I think that a focus on racial equity is an imperative. We have to bring it forward because we have the resources to do so, and it’s our mission.
And that demands a change on LISC’s part. There’s a reason that we’re able to attract as much capital as we do. There’s a reason we can go to the bond market and get $100 million and have a capital note shelf offering investors can buy on a monthly basis. It’s because they’re looking at the performance and the quality of the financial institution that we are.
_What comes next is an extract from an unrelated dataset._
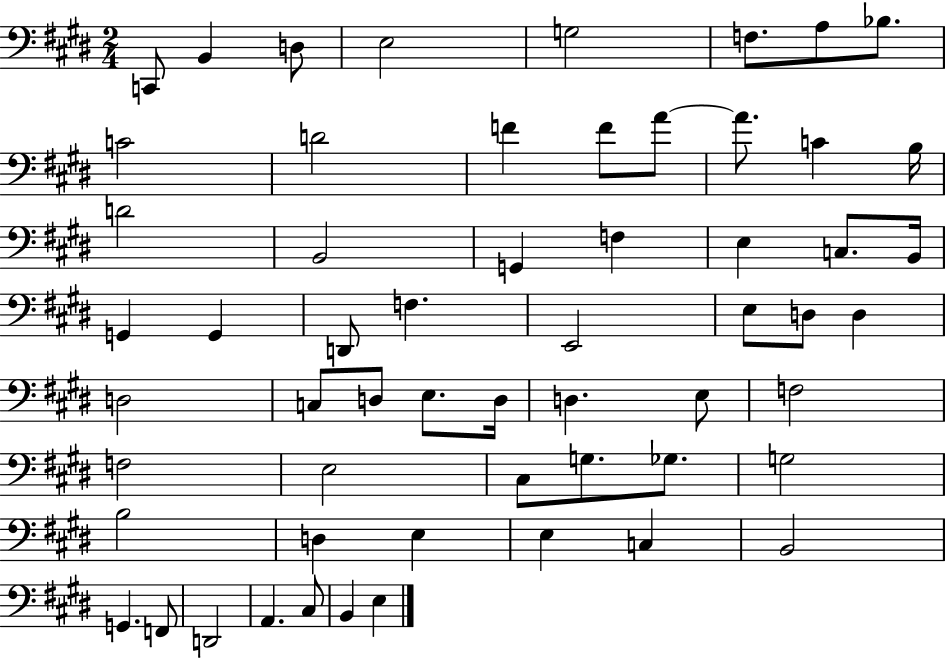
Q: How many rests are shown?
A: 0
We’ll always have to do loans that are more traditional and that are going to get us the return we need to make our margin to cover our cost of doing business,. But we also need to balance that with pushing deeper into the market, where it may not look the same, and it may take more trust-building with partners on our part, or a proxy of credit risk, or whatever it may be. We could do that without changing anything on our capital side. And we need to do that balancing because it’s our mission. Our job is to reach people and institutions in need of capital. We’ve already gotten investors willing to go there with us. But there’s a whole world of financial resources out there, and the more support we can get for our mission, the more it’s a shared mission, and the more impact we can have.
What are the biggest sticking points to achieving that balance?
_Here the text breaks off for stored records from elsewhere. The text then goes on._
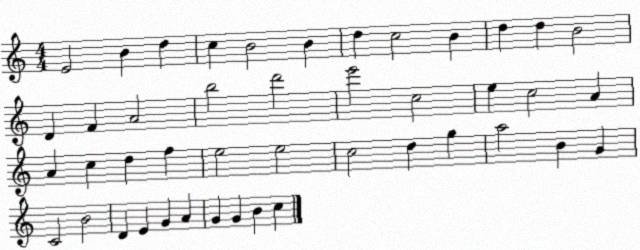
X:1
T:Untitled
M:4/4
L:1/4
K:C
E2 B d c B2 B d c2 B d d B2 D F A2 b2 d'2 e'2 c2 e c2 A A c d f e2 e2 c2 d g a2 B G C2 B2 D E G A G G B c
If we are truly trying to drive capital that has systemically and purposefully not gone to people of color, we’re going to have to break down our relationship to that system. What that means is we’ve gotten money a certain way for 40 years. But if that system worked, we wouldn’t be in the situation we’re in now as a country and as an industry. We need to bring in new partners, ones who are willing to understand that we need to reach deeper into the market.
If we’re going to reach deeper, we’re going to need capital that will come with us on our journey. That may look riskier to an investor, but it’s not necessarily true. It's just how it reads when you’re using the tools of measure that have been used and have perpetuated structural racism forever. And this demands a different message, a different ask than the one we’ve made of the traditional capital base we’ve depended on for so long.
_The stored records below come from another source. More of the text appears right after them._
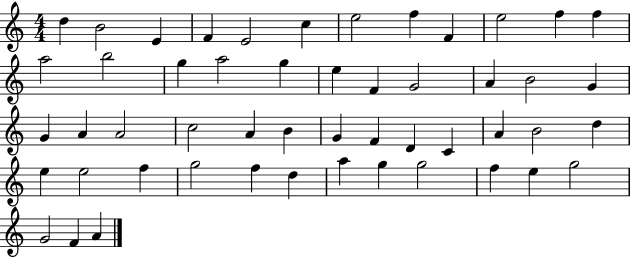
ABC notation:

X:1
T:Untitled
M:4/4
L:1/4
K:C
d B2 E F E2 c e2 f F e2 f f a2 b2 g a2 g e F G2 A B2 G G A A2 c2 A B G F D C A B2 d e e2 f g2 f d a g g2 f e g2 G2 F A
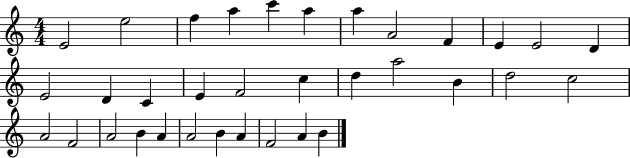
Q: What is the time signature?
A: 4/4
So how did someone who once studied biology get into these very different weeds?
I thought I was going to be a marine biologist. I thought I was going to be scuba diving and doing research and all of that. After I finished my undergraduate degree, I joined the Peace Corps and went to Zambia, where I was working on an aquaculture project in a village. I began to see there were just so many people living without the basic necessities to live a long and healthy life. At that time, HIV/AIDS was a major epidemic in Zambia, and I was also watching people die from things that are relatively preventable, like malaria and tuberculosis.
Living with people who are living through that made me realize that I love problem solving and communicating with humans. And I couldn't imagine a life where I was just working for a paycheck for something that wasn’t connected to a greater good, beyond myself. It also helped me understand that this work is an exchange—the people around me are helping me as much as I’m helping them.
When I came back, I went straight to New York—I had been very isolated, and I wanted to be around as many people as possible all the time. In graduate school for urban planning, I got a scholarship that required me to research community development finance—I was reading about LISC in my textbooks. Ultimately, I realized that the nonprofit world was where I could be as creative and flexible as I wanted to be with problem solving and finding solutions to things.
And now you’re back.
Yes, and I’m really looking forward to the opportunities that we have now compared to where we’ve grown from. The past couple of years have really propelled LISC, and the CDFI industry in general, into a whole new sphere. There’s a lot of momentum around that and I’m really looking forward to being part of that momentum. I want to help make sure we’re around in another 40 years.